#### [Document extract]

<<<<

By performing with her work, Georg uses her body as the catalyst
between stillness and motion. She thus becomes the "Operator"
in the work, serving as a neutral authority governing the phenomenological
experiments that characterize her work. Georg describes her project in
this way; "This work has four phases of existence: the objects themselves
(which imply ambiguous use as tools), their use by an 'Operator' in performance
experiments, the documentation of the performances recontextualized in
edited video, and the re-presentation of the objects as artifacts in a
divorced context". The role of the present, specifically in the mode
of performance, lends a philosophical and ontological element to her work.
"I am interested in whether or not there is a defining truth to experience,
or whether it is referential to each individual. Memory is a filter
which attenuates and amplifies the actuality of experience."
During her 10-week stay at the Berwick Studio, Georg will examine the
occurrence of the elusive "present" moment and build tools and
devices with which to perform perceptual experiments.
Christy Georg's Research Term extends from now until December 19, 2003.
The public is invited to meet the artist and see the results of
her research during an open studio and closing celebration on December
18th at 7pm. The event will be held at the Berwick Research Institute
in Dudley Square.
For images and additional information, please visit http://www.berwickinstitute.org/christy.html
The AIR program has been generously funded in part by the LEF Foundation.
For more information about this and other programs at the Berwick
Research Institute, and to find out how you can participate, please visit
History of the Berwick Research Institute and the Artist in Research Program:
The Berwick Research Institute was founded in January 2000 by eight
young artists who saw the need for a non-commercial space where they could
create, perform, and present experimental work. Over the next three
years, the group transformed part of a former whoopie pie factory into
a vibrant laboratory for artists working in sound, film, robotics, conceptual
art, dance, theatre, music and new media which tested conventional artistic
boundaries. As well as presenting work, the Berwick supports new
creation through the Artist in Research residency program which started
as an informal allowance of studio and exhibition space to artists interested
in exploring new elements in their work. In 2003, the Berwick received
a sizable grant from the LEF Foundation that allowed the organization
to rent additional space in the building for a communal studio, thereby
hosting three permanent artist studios and one rotating studio for the
Artists in Research. The grant also helped fund AIR artist stipends,
publicity, and a year-end publication that would showcase the work of
the year's artist projects in an innovative format.

>>>>

#### [Supplied data]
<<<<

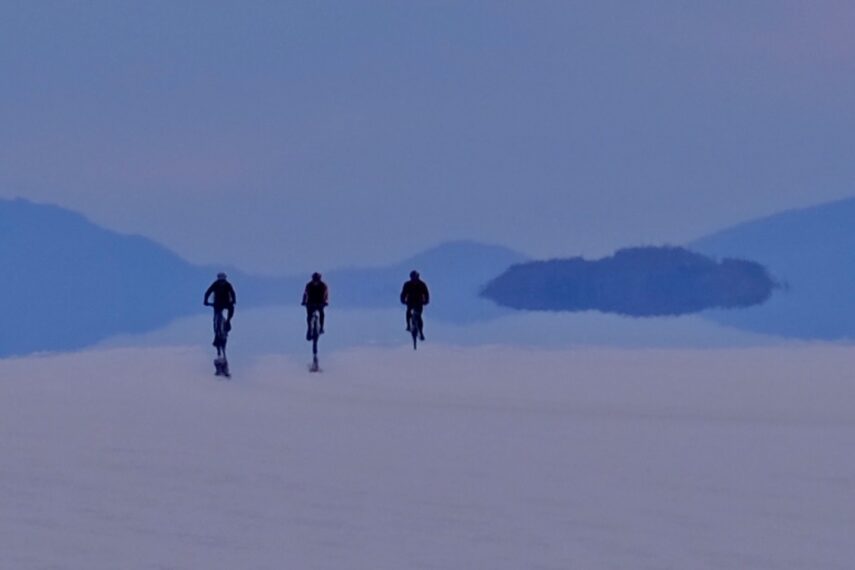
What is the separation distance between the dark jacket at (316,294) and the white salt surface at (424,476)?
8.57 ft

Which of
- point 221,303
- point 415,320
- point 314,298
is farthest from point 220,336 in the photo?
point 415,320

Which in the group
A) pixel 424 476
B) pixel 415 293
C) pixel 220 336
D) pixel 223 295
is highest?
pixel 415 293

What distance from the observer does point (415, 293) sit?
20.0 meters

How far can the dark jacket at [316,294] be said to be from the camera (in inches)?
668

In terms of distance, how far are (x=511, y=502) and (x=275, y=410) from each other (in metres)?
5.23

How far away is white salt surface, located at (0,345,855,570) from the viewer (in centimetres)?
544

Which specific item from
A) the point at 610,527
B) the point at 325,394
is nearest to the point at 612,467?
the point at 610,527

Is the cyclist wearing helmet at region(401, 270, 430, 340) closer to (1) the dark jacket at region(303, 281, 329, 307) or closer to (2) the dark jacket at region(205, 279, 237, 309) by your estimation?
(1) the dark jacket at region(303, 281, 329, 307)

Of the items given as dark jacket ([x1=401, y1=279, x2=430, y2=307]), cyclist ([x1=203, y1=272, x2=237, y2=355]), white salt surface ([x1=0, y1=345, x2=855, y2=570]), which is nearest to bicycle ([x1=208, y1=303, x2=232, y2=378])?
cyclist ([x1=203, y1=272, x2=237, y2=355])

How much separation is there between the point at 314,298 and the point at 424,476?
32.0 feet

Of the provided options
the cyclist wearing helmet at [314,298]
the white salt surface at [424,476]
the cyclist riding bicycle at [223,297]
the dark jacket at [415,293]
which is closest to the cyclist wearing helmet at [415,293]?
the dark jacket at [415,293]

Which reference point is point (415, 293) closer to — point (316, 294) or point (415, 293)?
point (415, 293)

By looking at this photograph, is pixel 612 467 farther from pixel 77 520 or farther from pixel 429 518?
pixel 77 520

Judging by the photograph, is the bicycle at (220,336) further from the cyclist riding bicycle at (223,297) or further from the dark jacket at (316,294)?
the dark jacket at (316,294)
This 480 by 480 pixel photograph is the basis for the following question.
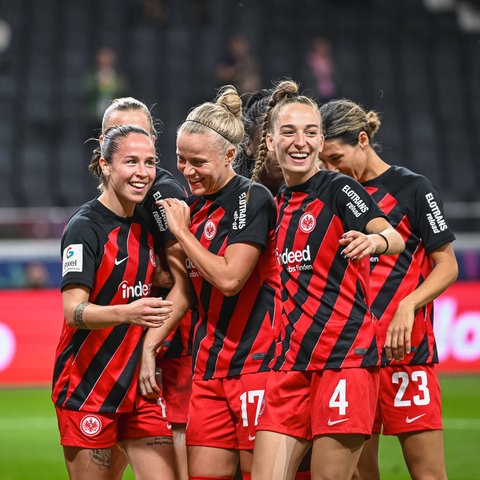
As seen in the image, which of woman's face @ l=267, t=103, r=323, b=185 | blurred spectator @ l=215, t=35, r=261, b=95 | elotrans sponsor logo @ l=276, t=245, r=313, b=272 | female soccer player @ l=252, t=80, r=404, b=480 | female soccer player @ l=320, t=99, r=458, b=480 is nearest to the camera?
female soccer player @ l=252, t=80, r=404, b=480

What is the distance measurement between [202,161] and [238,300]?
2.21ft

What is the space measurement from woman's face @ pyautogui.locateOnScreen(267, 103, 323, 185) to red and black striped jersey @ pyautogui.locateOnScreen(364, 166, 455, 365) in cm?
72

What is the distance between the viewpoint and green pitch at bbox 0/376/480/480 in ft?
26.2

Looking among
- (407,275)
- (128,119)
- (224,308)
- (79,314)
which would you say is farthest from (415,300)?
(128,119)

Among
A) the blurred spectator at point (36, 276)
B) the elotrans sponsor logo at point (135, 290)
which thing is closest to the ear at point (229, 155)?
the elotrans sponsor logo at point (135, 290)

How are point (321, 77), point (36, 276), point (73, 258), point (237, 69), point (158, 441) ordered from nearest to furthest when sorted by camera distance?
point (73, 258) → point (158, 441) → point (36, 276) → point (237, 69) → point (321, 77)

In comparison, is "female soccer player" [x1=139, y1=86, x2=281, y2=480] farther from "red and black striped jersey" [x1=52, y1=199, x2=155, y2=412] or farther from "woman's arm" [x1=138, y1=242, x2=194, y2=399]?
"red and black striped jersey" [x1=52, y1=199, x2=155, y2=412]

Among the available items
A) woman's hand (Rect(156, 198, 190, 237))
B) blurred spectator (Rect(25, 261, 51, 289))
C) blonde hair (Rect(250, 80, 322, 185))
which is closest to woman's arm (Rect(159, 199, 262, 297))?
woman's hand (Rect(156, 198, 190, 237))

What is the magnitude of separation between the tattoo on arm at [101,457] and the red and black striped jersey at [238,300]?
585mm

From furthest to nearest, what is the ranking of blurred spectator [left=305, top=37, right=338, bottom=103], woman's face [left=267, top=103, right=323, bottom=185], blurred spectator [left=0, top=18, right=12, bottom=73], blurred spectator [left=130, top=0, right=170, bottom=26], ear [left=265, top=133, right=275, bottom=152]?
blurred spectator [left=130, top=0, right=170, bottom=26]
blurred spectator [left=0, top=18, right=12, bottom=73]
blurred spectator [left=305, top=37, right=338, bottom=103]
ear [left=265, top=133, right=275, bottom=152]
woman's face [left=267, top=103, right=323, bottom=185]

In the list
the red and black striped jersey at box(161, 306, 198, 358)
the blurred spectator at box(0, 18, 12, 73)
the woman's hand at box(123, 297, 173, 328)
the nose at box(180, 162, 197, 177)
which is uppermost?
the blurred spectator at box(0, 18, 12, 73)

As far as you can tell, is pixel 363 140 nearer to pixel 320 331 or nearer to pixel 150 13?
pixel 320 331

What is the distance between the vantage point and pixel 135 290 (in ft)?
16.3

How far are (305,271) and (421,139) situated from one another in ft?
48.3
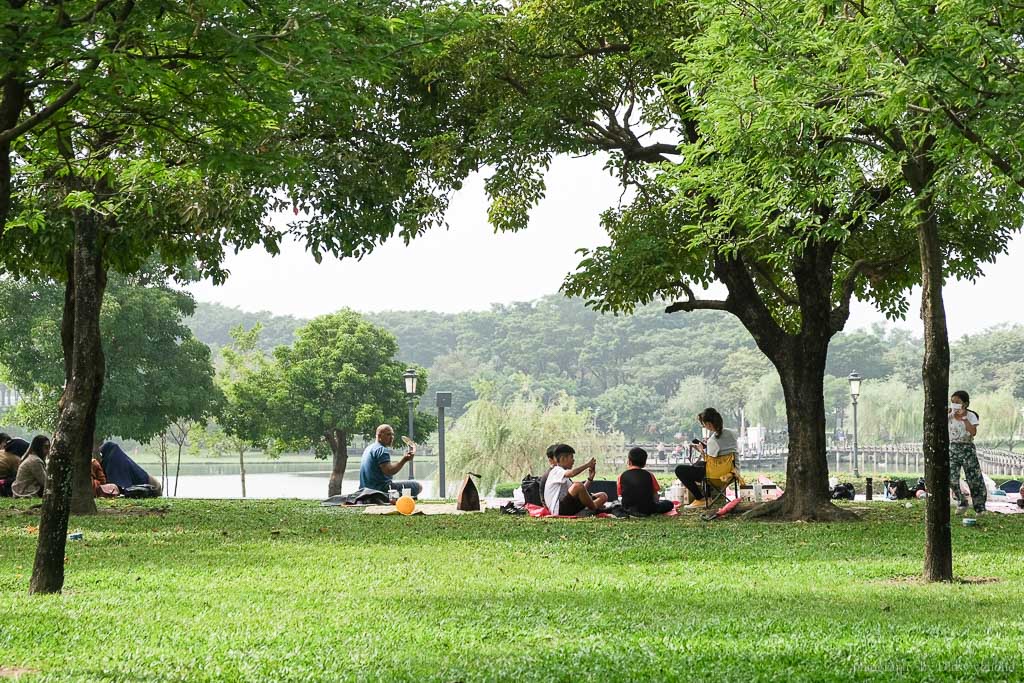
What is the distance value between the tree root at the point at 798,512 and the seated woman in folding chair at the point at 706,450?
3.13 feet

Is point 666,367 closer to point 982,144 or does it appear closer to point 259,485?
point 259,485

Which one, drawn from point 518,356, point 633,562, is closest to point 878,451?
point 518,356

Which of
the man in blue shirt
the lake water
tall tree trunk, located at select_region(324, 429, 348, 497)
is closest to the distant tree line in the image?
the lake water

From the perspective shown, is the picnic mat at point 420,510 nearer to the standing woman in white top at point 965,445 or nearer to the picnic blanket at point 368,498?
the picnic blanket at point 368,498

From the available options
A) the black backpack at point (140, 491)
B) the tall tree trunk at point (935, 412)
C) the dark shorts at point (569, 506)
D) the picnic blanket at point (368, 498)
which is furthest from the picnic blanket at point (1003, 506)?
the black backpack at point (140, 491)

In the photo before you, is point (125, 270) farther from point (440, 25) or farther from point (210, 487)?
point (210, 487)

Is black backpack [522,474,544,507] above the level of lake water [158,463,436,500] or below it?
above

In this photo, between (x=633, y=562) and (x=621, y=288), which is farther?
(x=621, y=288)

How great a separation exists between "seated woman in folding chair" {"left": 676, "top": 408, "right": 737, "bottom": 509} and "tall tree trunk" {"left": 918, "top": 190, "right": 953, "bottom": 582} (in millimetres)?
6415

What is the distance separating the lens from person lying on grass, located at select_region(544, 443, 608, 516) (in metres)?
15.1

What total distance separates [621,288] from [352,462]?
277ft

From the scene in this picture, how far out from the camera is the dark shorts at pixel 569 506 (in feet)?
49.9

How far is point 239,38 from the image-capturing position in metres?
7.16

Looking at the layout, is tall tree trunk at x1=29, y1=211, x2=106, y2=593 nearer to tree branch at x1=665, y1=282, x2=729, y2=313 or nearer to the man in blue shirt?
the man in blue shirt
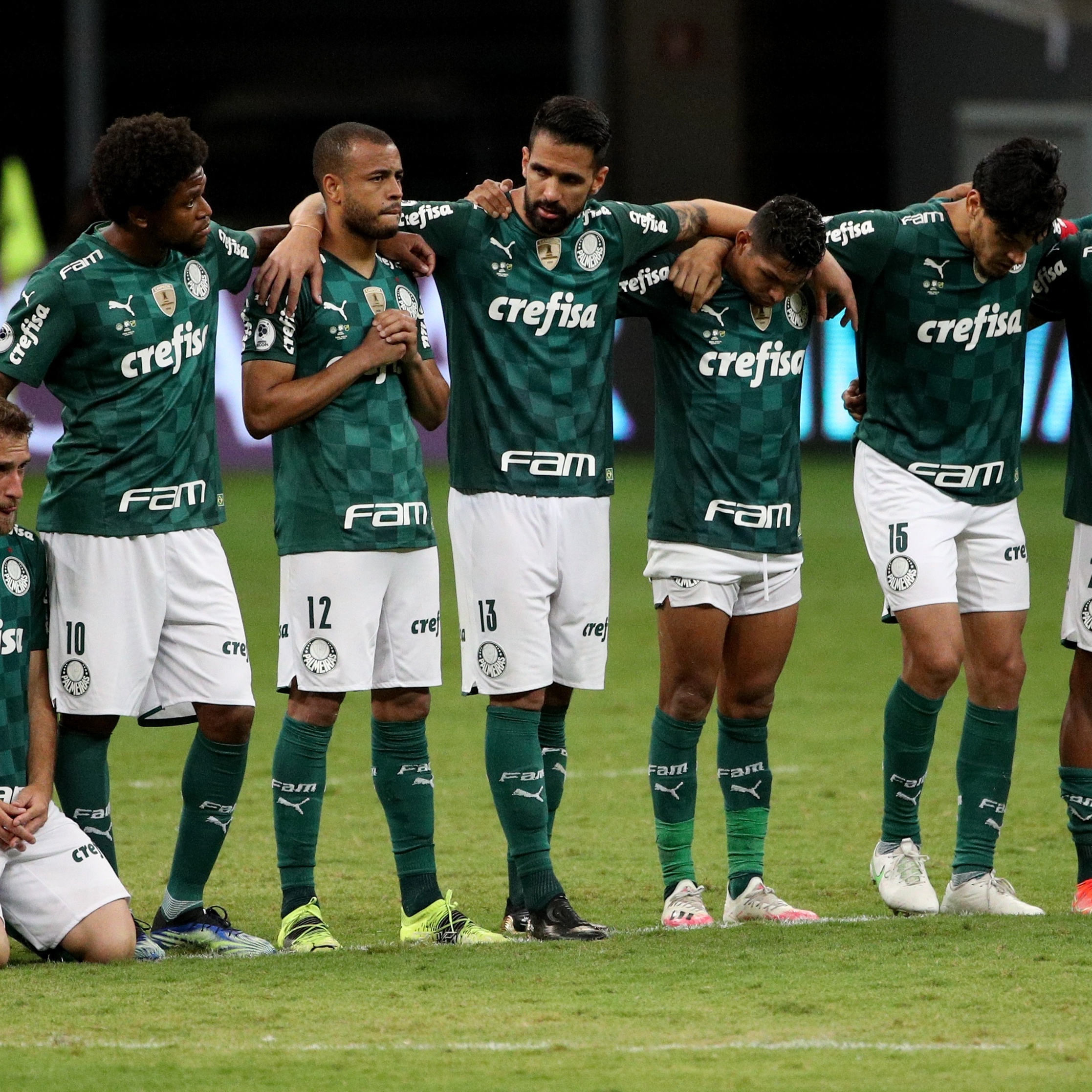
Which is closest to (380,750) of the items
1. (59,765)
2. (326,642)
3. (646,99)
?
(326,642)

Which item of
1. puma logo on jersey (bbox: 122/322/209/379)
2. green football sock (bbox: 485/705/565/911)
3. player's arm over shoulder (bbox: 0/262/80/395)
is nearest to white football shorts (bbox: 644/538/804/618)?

>>>>

#### [Parts of the exercise]
#1 Answer these questions about the residency announcement:
(a) How long is Georg's stay at the Berwick Studio?
(b) When was the Berwick Research Institute founded, and by how many artists?
(c) At what time does the open studio on December 18th begin?
#2 Write out the residency announcement's passage starting at "During her 10-week" and ending at "in Dudley Square.", switching "closing celebration" to "farewell reception".
The listing was taken from a separate source.

#### [Final results]
#1
(a) 10 weeks.
(b) In January 2000, by eight young artists.
(c) At 7pm.

#2
During her 10-week stay at the Berwick Studio, Georg will examine the
occurrence of the elusive "present" moment and build tools and
devices with which to perform perceptual experiments.
Christy Georg's Research Term extends from now until December 19, 2003.
The public is invited to meet the artist and see the results of
her research during an open studio and farewell reception on December
18th at 7pm. The event will be held at the Berwick Research Institute
in Dudley Square.